KALAMAZOO—An army of more than 300 first-year students in the Western Michigan University Haworth College of Business will participate in a community service project at Fort Custer National Cemetery in Augusta, Mich., where they will clean the headstones of close to 2,000 graves as part of the cemetery's preparations for Veterans Day.
The project takes place Saturday, Nov. 2, as part of the business college's First Year Experience activities. The group represents 14 sections of the college's FYE 2100 course, and 11 instructors will be leading students in the project. Students will clean headstones from about 10 a.m. to noon. Veterans Day is Monday, Nov. 11.

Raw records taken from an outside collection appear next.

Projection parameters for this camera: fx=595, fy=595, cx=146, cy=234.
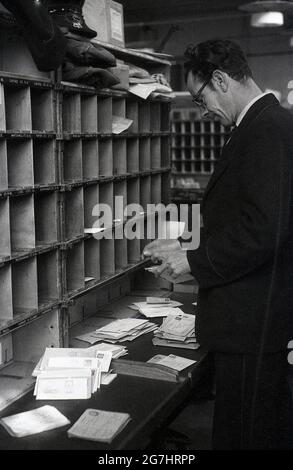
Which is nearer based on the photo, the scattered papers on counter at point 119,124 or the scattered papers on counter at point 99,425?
the scattered papers on counter at point 99,425

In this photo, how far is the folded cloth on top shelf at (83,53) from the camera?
2608 millimetres

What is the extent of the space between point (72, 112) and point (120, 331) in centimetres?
111

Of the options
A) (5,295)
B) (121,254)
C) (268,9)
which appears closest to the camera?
(5,295)

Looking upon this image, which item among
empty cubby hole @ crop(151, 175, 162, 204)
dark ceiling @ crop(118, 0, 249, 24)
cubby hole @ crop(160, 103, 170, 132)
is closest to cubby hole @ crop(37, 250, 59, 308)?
empty cubby hole @ crop(151, 175, 162, 204)

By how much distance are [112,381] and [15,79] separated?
1239 mm

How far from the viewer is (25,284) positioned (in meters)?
2.45

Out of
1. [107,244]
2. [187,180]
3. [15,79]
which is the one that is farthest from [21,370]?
[187,180]

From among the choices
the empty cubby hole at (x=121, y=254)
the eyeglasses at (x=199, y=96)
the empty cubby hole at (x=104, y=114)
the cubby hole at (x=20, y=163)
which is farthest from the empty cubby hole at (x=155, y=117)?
the cubby hole at (x=20, y=163)

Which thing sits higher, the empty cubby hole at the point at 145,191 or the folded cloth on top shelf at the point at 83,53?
the folded cloth on top shelf at the point at 83,53

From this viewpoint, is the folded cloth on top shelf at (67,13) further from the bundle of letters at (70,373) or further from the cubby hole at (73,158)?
the bundle of letters at (70,373)

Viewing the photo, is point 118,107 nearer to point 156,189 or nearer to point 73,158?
point 73,158

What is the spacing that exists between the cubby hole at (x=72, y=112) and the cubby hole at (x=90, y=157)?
0.61ft

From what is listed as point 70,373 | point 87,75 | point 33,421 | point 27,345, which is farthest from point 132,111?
point 33,421

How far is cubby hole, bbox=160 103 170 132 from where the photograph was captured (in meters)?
3.69
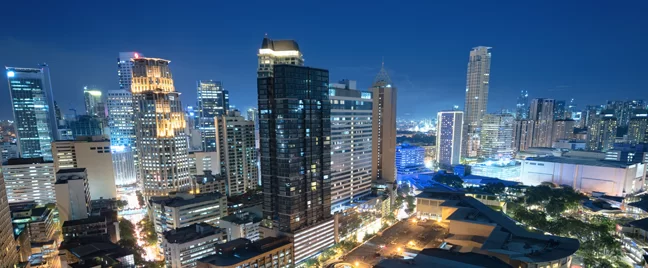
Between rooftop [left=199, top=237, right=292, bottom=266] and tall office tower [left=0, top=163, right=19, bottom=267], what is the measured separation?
25233 mm

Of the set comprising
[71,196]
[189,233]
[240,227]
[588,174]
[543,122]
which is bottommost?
[240,227]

"The idea for a common service-learning project came about as enrollments in our First Year Experience courses grew," says Dr. Christina Stamper, associate dean of undergraduate programs for the Haworth College of Business. "Service-learning has always been a part of our First Year Experience sections, but we began thinking about how we could structure the experience so that we could have a greater impact and also allow more bonding among first-year students."
The right project
Students will begin their day with a history of the cemetery and its purpose and then proceed with cleaning headstones at 10 a.m.

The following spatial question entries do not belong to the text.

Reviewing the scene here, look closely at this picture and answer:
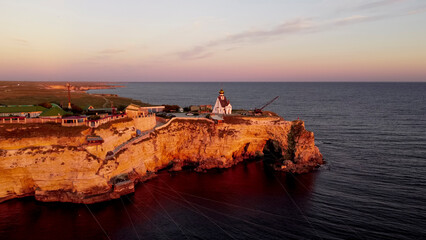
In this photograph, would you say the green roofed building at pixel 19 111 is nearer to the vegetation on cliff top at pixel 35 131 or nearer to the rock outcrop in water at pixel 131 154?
the vegetation on cliff top at pixel 35 131

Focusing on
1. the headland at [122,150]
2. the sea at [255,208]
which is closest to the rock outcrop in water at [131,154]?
the headland at [122,150]

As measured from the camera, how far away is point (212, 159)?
181ft

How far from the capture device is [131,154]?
46344mm

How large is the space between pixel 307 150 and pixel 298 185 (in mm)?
12689

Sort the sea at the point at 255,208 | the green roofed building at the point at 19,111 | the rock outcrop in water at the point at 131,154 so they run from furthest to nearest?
the green roofed building at the point at 19,111 < the rock outcrop in water at the point at 131,154 < the sea at the point at 255,208

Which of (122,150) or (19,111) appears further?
(19,111)

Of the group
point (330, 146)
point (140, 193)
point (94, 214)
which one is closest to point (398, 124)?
point (330, 146)

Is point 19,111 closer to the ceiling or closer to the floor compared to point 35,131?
closer to the ceiling

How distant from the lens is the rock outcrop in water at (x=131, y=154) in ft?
127

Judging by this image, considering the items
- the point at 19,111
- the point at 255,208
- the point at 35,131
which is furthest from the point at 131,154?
the point at 19,111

"Finding the right service project for more than 300 people to work on was a challenge," says First Year Experience instructor and project co-leader Paul Hildenbrand. "This is an idea that has been growing in the college for the past few years, and I think this project will be very meaningful for students. Not only will students learn about the value of community service, but they will also have the opportunity to learn more about those who have served our country."
The history involved in this project appealed to fellow First Year Experience instructor and project co-leader Tomika Griffin-Brown.
"I am looking forward to this chance for students to gain a deeper appreciation for the price that our veterans have paid and to become more informed about the diverse groups who have served throughout multiple generations," Griffin-Brown says. "It is a very powerful experience to be in the cemetery."
Business students involved in the First Year Experience program have undertaken other community service projects in the past, such as helping to clean up downtown Kalamazoo. But this is the first time that all business students in the program have undertaken a common project.
First Year Experience Programs, which encompass New Student Orientation, Fall Welcome and the First-Year Seminar course, was introduced in 2005 to make the transition to college easier for incoming students and help them have a successful first year. Last month, Transfer Student Services was added to the FYE programs.
Service is a co-curricular component of First-Year Seminar, says Dr. Toni Woolfork-Barnes, director of First Year Experience programs.
"We are thrilled that WMU-FYE Haworth College of Business students have the opportunity to give of themselves through volunteerism to our many veterans who have selflessly sacrificed and served our country," Woolfork-Barnes says. "I hope this collective experience will have a lasting impact on our FYE 2100 students."
About Fort Custer
Fort Custer was named after Gen. George Armstrong Custer, a native of Michigan. The original Camp Custer was built in 1917 on 130 parcels of land, mainly small farms leased to the government by the local Chamber of Commerce as part of the military mobilization for World War I.
The establishment of Fort Custer Post Cemetery took place Sept. 18, 1943, with the first interment. As early as the 1960s, local politicians and veterans organizations advocated the establishment of a national cemetery at Fort Custer.
The Fort Custer site, located midway between Chicago and Detroit, was the Department of Veterans Affairs' choice for the Region V national cemetery. Congress created Fort Custer National Cemetery in September 1981. The first burial took place June 1, 1982.